新型コロナウイルスの影響で打撃を受ける地方への救援策にもなりそうで、ここ数年で急激にリモートワークやテレワークも定着していることから、若者の地方移住への関心も高まっており、地域活性化の課題解決として期待されています。
地域活性化起業人(企業人材派遣制度)の概要
三大都市圏(首都圏・中京圏・近畿圏)に勤務する企業の社員が、そのノウハウや知見を活かし、一定期間、地方自治体において、地域独自の魅力や価値の向上、安心・安全につながる業務に従事することに対し特別交付税措置を行い、地域活性化を促す支援を行うものです。
地域活性化起業人(企業人材派遣制度)の対象者
対象は”三大都市圏に所在する企業(の社員)”と”1429の地方自治体”です。
企業と自治体が契約を行い、民間企業の社員を自治体に派遣します。
自治体にとっては、民間企業で培われた専門知識・業務経験・人脈やノウハウを活用して外部の視点・民間の経営感覚・スピード感覚を得ながら地域の取組を展開できる点がメリットです。

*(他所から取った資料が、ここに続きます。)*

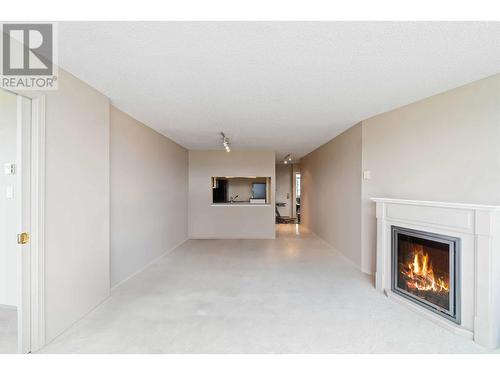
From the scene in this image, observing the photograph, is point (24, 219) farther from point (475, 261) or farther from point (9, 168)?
point (475, 261)

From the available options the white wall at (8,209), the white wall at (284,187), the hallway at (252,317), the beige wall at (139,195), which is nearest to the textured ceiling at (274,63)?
the beige wall at (139,195)

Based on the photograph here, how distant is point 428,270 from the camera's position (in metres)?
2.59

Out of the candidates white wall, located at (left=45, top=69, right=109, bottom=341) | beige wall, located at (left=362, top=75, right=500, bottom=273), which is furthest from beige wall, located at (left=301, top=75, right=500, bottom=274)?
white wall, located at (left=45, top=69, right=109, bottom=341)

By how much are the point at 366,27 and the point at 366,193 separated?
9.10ft

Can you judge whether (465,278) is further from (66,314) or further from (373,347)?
(66,314)

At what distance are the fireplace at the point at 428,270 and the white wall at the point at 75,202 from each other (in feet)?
11.3

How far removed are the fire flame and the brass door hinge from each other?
3.73 m

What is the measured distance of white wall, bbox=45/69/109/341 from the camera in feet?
6.90

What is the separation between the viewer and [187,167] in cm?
663

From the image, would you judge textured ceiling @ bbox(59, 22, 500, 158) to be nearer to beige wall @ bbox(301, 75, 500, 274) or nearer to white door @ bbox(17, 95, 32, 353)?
beige wall @ bbox(301, 75, 500, 274)

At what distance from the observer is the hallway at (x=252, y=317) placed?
2.01m

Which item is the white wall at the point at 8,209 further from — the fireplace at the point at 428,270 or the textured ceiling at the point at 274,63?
the fireplace at the point at 428,270

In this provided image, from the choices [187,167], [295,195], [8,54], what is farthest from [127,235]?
[295,195]

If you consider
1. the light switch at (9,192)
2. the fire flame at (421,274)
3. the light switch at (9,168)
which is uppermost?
the light switch at (9,168)
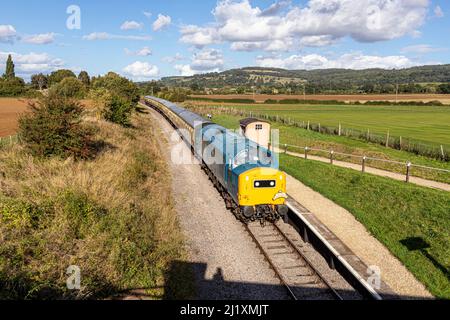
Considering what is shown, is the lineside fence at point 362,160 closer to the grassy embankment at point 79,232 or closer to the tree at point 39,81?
the grassy embankment at point 79,232

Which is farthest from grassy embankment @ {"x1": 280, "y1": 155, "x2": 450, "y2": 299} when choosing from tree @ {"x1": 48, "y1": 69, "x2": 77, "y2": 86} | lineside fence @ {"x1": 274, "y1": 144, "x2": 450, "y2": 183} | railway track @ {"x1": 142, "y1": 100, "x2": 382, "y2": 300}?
tree @ {"x1": 48, "y1": 69, "x2": 77, "y2": 86}

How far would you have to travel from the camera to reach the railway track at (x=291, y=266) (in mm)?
10758

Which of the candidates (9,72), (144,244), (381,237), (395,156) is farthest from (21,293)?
(9,72)

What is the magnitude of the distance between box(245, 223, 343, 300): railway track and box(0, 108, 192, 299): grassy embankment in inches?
128

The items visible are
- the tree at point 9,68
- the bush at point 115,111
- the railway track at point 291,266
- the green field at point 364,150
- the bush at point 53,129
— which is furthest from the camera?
the tree at point 9,68

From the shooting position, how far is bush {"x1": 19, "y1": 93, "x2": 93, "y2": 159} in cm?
1723

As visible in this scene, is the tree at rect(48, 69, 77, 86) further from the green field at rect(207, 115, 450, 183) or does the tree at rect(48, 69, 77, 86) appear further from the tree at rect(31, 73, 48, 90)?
the green field at rect(207, 115, 450, 183)

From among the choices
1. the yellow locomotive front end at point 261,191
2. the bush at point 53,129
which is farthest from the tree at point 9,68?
the yellow locomotive front end at point 261,191

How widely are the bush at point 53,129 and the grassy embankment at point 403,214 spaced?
45.1 ft

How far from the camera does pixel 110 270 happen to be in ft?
32.9

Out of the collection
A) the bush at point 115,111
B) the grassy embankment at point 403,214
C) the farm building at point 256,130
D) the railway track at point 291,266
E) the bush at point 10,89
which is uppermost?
the bush at point 10,89

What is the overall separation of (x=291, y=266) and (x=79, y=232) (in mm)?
7408

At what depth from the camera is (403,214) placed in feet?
51.5
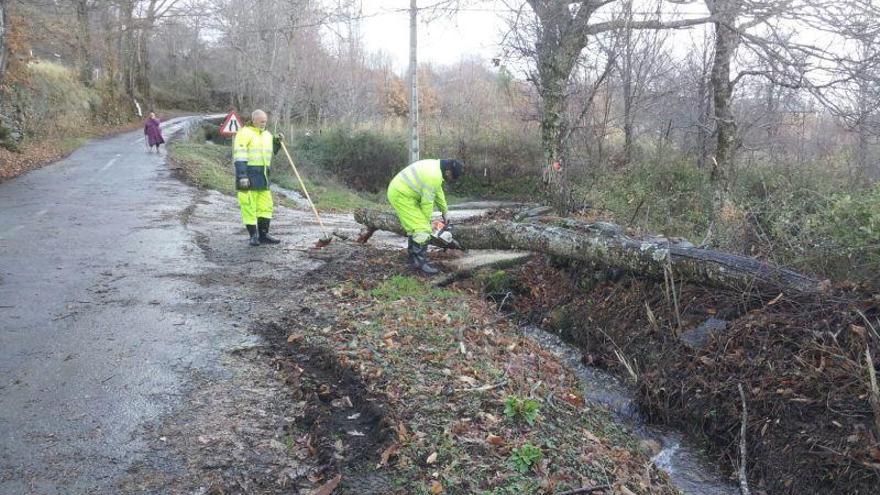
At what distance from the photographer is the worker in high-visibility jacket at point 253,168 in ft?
30.1

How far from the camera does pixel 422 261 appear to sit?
27.7 ft

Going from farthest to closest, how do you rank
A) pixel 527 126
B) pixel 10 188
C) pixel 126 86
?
pixel 126 86 < pixel 527 126 < pixel 10 188

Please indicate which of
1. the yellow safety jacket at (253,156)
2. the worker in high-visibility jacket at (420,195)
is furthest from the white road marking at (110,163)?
the worker in high-visibility jacket at (420,195)

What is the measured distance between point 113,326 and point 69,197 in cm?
936

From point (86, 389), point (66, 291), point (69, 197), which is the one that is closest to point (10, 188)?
point (69, 197)

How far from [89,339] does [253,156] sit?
428 cm

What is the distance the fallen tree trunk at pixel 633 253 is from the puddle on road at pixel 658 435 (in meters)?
1.19

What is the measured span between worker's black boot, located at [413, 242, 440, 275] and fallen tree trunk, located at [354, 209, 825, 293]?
0.68 meters

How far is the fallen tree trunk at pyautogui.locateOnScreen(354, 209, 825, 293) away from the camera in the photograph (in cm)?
590

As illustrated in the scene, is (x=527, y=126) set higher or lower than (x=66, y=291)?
Result: higher

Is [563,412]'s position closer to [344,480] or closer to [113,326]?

企業にとっては多彩な経験を積ませることによる若手の人材育成やキャリアアップ、また経験豊富なシニア人材の新たなライフステージを発見できるなどのメリットがあります。三大都市圏に勤めながらも社会貢献マインドを持った社員の新しい働き方も見つかるかもしれません。
自治体向けの補助金はこちらも参照ください。
地域活性化起業人(企業人材派遣制度)の支援額は
〇派遣元企業に対する負担金など起業人の受入に要する経費
上限額:年間560万円/人
〇起業人の受入準備経費
上限額:年間100万円(措置率50%)/団体 (派遣元企業に対する募集・PR、協定締結のために必要となる経費)
〇起業人が発案・提案した事業に要する経費
上限額:年間100万円(措置率50%)/人
期限は6ヵ月~3年となっています。
地域活性化起業人(企業人材派遣制度)の実績は
受け入れ自治体数は令和2年度の実績では98となっています。
年度 | 受入自治体数 | 企業人数 |
---|---|---|
平成26年度 | 17 | 22 |
平成27年度 | 25 | 28 |
平成28年度 | 32 | 37 |
平成29年度 | 50 | 57 |
平成30年度 | 56 | 70 |
令和元年度 | 65 | 95 |
令和 2年度 | 98 | 148 |
また自治体でも栃木県矢板市や岩手県釜石市など多くの自治体で、「地域のデジタル化」や「観光まちづくり」を推進するための採用実績や募集をホームページで公表しています。
企業側も、リクルートやソフトバンクといった上場企業からスタートアップやベンチャー企業まで幅広い業種業態の企業で活用されています。